Trump’s isolationism and his disregard for multilateral institutions would leave an international power vacuum that Beijing is not ready to fill.
Trump’s isolationism and his disregard for multilateral institutions would leave an international power vacuum that Beijing is not ready to fill. One influential Chinese academic, who asked to speak anonymously so he could talk freely about the election, told Foreign Policy that a Trump victory “would be a heavy blow against global governance and globalization,” two international trends that have benefited China immensely. The economic pain from a Trump presidency’s repudiation of global trade, and its mishandling of the U.S. economy, could further decelerate China’s already slowing economic growth, and by doing so, weaken the Party’s hold on power.

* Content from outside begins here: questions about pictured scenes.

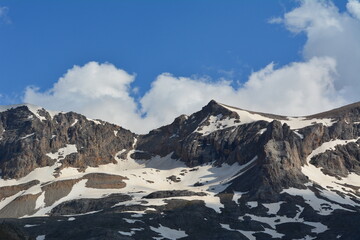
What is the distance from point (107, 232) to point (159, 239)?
63.6 feet

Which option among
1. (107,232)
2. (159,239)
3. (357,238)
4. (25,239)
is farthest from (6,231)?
(357,238)

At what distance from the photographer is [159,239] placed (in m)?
200

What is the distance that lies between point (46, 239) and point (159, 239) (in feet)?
113

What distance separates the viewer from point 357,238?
192750 mm

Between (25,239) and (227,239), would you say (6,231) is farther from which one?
(227,239)

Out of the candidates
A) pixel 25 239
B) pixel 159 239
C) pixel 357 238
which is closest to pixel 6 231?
pixel 25 239

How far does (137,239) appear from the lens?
19438cm

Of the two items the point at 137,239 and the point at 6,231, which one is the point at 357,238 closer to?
the point at 137,239

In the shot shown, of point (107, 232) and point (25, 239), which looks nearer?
point (25, 239)

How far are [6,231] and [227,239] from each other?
120080 mm

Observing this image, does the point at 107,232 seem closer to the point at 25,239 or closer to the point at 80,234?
the point at 80,234

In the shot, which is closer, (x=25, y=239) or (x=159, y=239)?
(x=25, y=239)

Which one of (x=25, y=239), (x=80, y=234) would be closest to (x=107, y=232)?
(x=80, y=234)

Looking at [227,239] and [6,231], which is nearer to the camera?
[6,231]
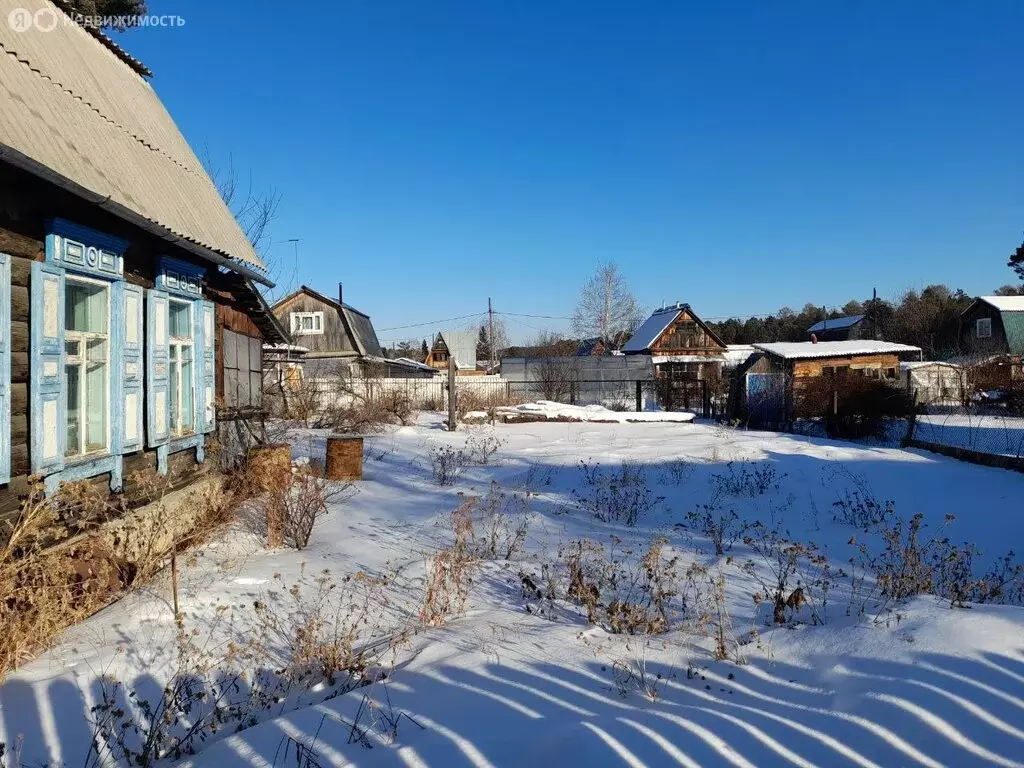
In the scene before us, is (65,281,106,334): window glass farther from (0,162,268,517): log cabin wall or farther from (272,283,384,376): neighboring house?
(272,283,384,376): neighboring house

Moreover, the Party’s grip on power is never as strong as it appears from the outside. Many see President Xi Jinping as a serenely confident leader who has consolidated power via an anti-corruption drive, the appointment of himself to various “leading groups,” and the recent conferral of “core” leader status at a Party plenum. Yet there’s an element of fragility to Xi’s hold on power. China’s economy is dealing with worryingly high levels of debt and, in some cities, real estate markets that many fear are bubbles. Official corruption, and discontent over elements of Party rule, still simmer throughout the country. A Trump victory could inject unwanted uncertainty and instability into China’s most important bilateral relationship.

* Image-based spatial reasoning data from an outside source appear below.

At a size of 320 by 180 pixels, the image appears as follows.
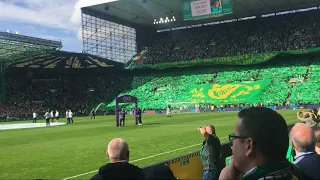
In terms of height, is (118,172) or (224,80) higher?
(224,80)

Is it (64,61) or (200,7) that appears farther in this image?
(64,61)

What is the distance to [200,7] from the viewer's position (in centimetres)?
4559

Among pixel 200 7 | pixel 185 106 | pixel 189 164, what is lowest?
pixel 189 164

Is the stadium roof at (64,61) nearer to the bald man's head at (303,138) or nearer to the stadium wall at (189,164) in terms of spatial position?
the stadium wall at (189,164)

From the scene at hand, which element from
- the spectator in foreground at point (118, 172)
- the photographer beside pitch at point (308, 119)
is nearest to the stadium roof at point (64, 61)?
the photographer beside pitch at point (308, 119)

To be sure, speculating about what China’s political class feels about the U.S. election—especially what the 24 men and one woman who make up China’s secretive ruling Politburo feel—is fraught. What Xi personally feels is even more difficult to glean. What’s clear, however, is the massive propaganda victory Beijing gains from the effect Trump has on American democracy’s image abroad. “They see this as what popular democracy brings,” said the source close to China’s leaders. “Le Pen in France, the rise of the far right in Germany, Nigel Farage in the United Kingdom, and Trump—a bunch of nutcases.”

But the futures of China and the United States are too interconnected for Schadenfreude to dominate. “If I were America’s enemy, I would hope Trump is elected. . . He will leave the U.S.’s domestic and foreign policies in disarray,” Ren Xiao, a former diplomat and a professor at Fudan University in Shanghai, told the journalist Vincent Ni. “But if I were America’s friend, I would think that Hillary would be a better president.” For Beijing’s political elite, friendship and cooperation—at least, the desire for predictability and stability—seems to outweigh whatever glee would greet the weakening of American interests.